Giving gifts to the ones we love is so synonymous with Christmas these days that it has become the main event of the holiday. But it wasn’t always the most important thing. The history of gift giving during the winter holidays precedes Christmas, but it has gone in and out of fashion and has changed forms many times.
One of the earliest precursors to Christmas is Saturnalia, the Roman celebration of the winter solstice. Quite a few of the traditions of Saturnalia have survived through the years and are still a part of our Christmas celebration today, including gift giving. Ancient Romans gave gifts to their friends and family on Saturnalia and during their new years celebration each year. Usually these gifts were handmade items or food.

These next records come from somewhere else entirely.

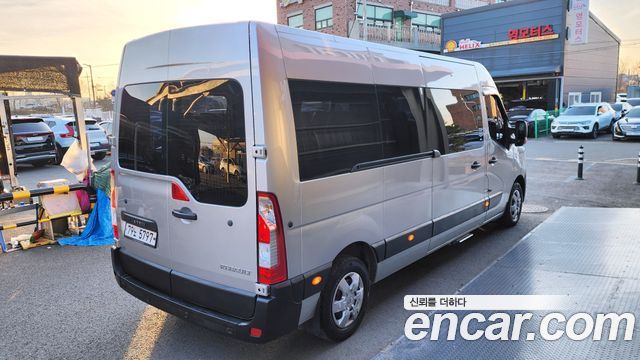 Renault Korea Master 2.3 15-Seater 2020 — фото 2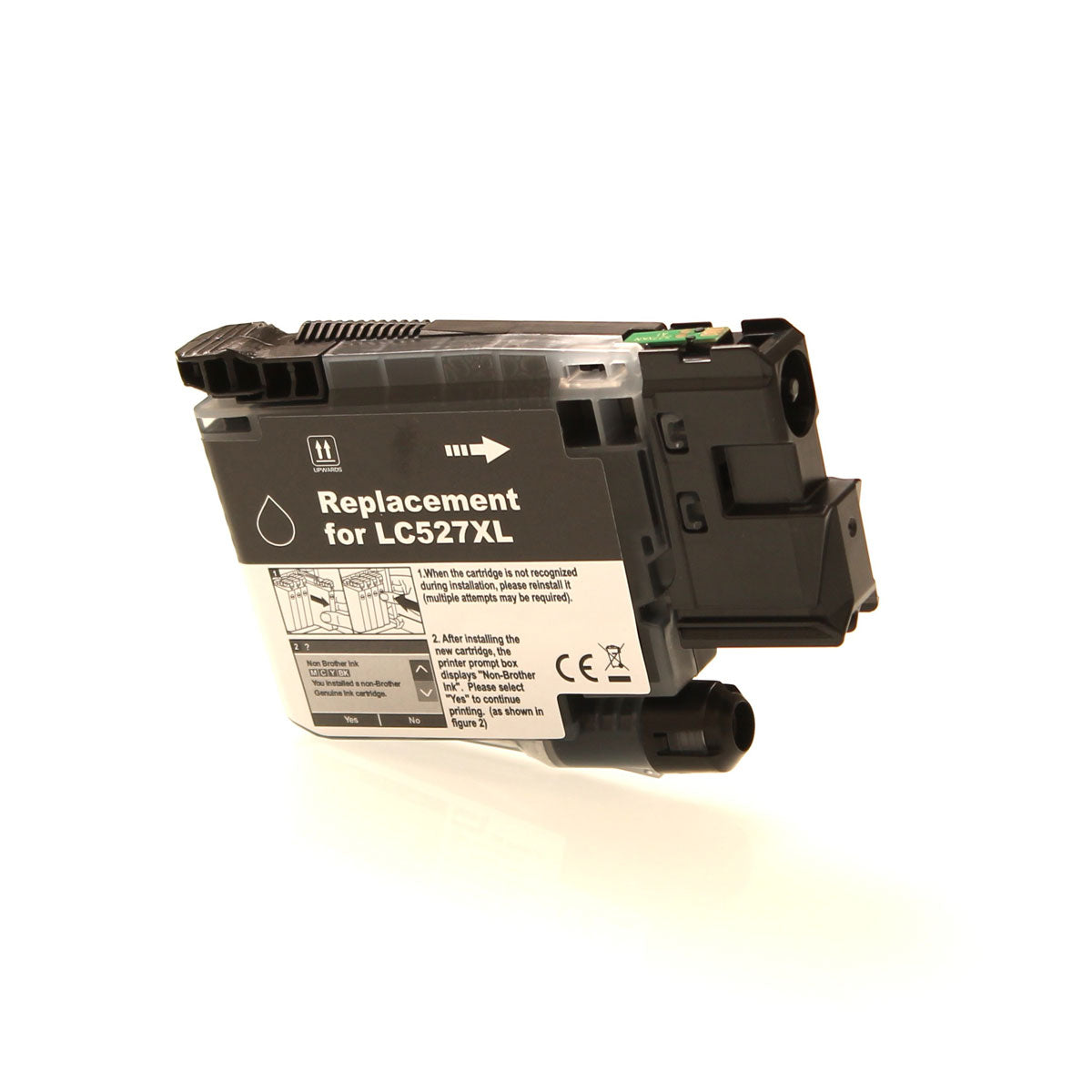 Brother LC527 cartridge - XL Zwart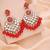 Kundan type zumka earring for girls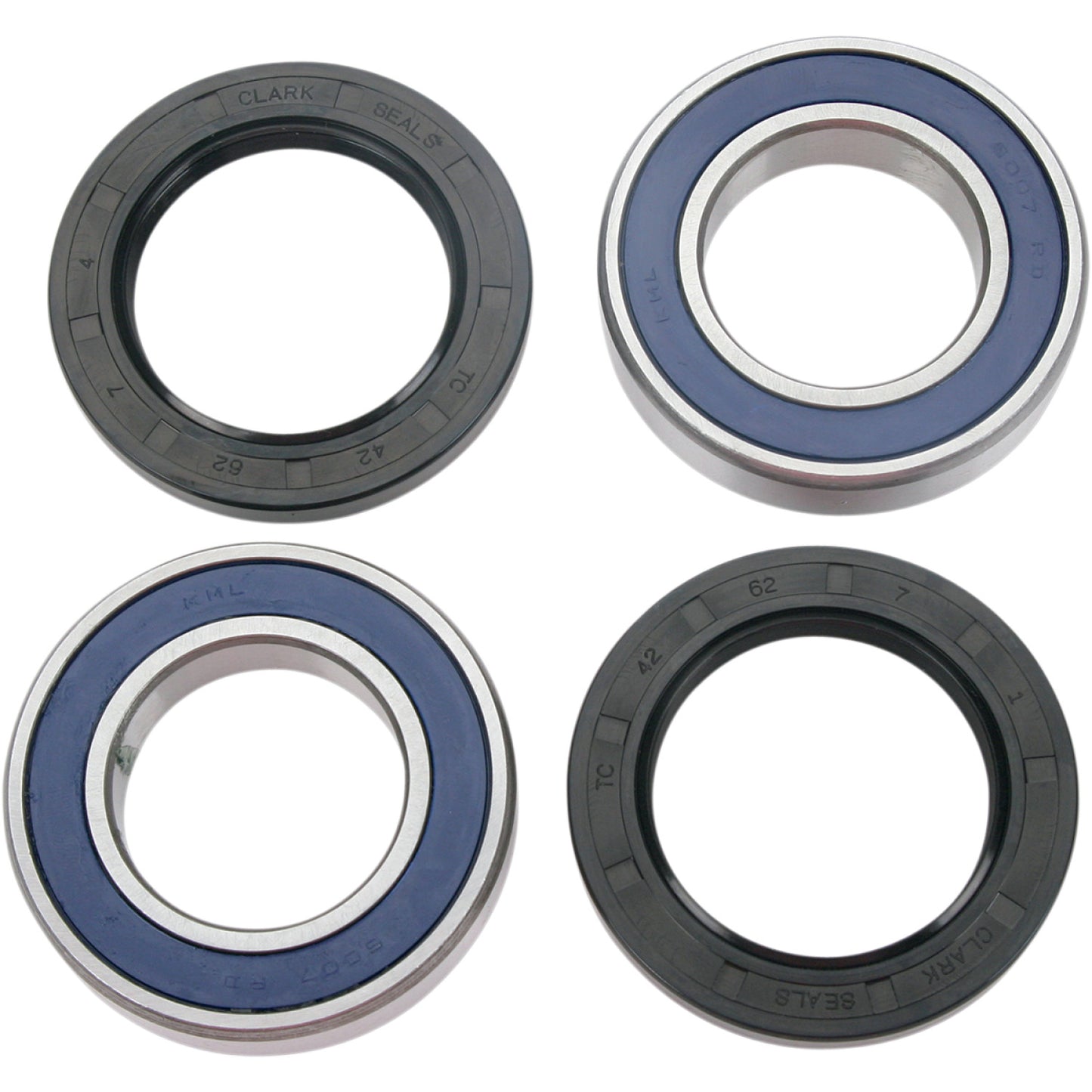 Moose Racing Wheel Bearing Kit - Rear 25-1122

When Ancient Rome adopted Christianity, Christmas replaced Saturnalia and spread throughout Europe with the religion. Gift giving customs varied from place to place. In some countries such as Germany and Norway, children were given presents on Christmas which they believed were brought to them by the Christ Child. Some adults in these countries also exchanged gifts. In Sweden there was a tradition of leaving gifts by neighbors front doors, knocking, and then running away. The neighbors would then try to guess who left the gift.
Though gift giving wasn’t unheard of, it also wasn’t a common practice in centuries past for most Christians. More important than giving presents to your loved ones was the custom of charitable giving. Many Europeans gave to servants, employees, and charities before they gave to their friends and families. This tradition made its way from England to America along with the holiday. Gift giving was unpopular for several reasons in the new world. First because receiving gifts during the holidays was seen as something only servants did. People only gave to those below them on the social ladder, so for a well off person to to give to another well off person would have been extremely unfashionable. Also, Puritanism was popular in early America and the Puritans disliked the materialism of gift giving and of Christmas in general.
When immigrants from other parts of Europe, such as Germany and Ireland, began to bring their holiday traditions to the new world, the custom of gift giving slowly became less taboo. Imports such as Christmas trees and Santa Claus helped make Christmas presents a traditional part of the holiday. New companies in America saw this as an opportunity to sell more products and began advertising the idea of gift giving on Christmas as the norm. Like many universal holiday traditions, the commercialism of Christmas presents in America caused the custom to spread around the world, making it as well-known as it is today.
Today, one of the most beloved parts of Christmas is the gift exchange that takes place each year. Not just because of the joy of receiving gifts, but also because of the joy of giving them. Christmas is the only time of year for many people when you get to show each person in your life how much they mean to you. Spreading gifts is just another way of spreading the love and Christmas joy.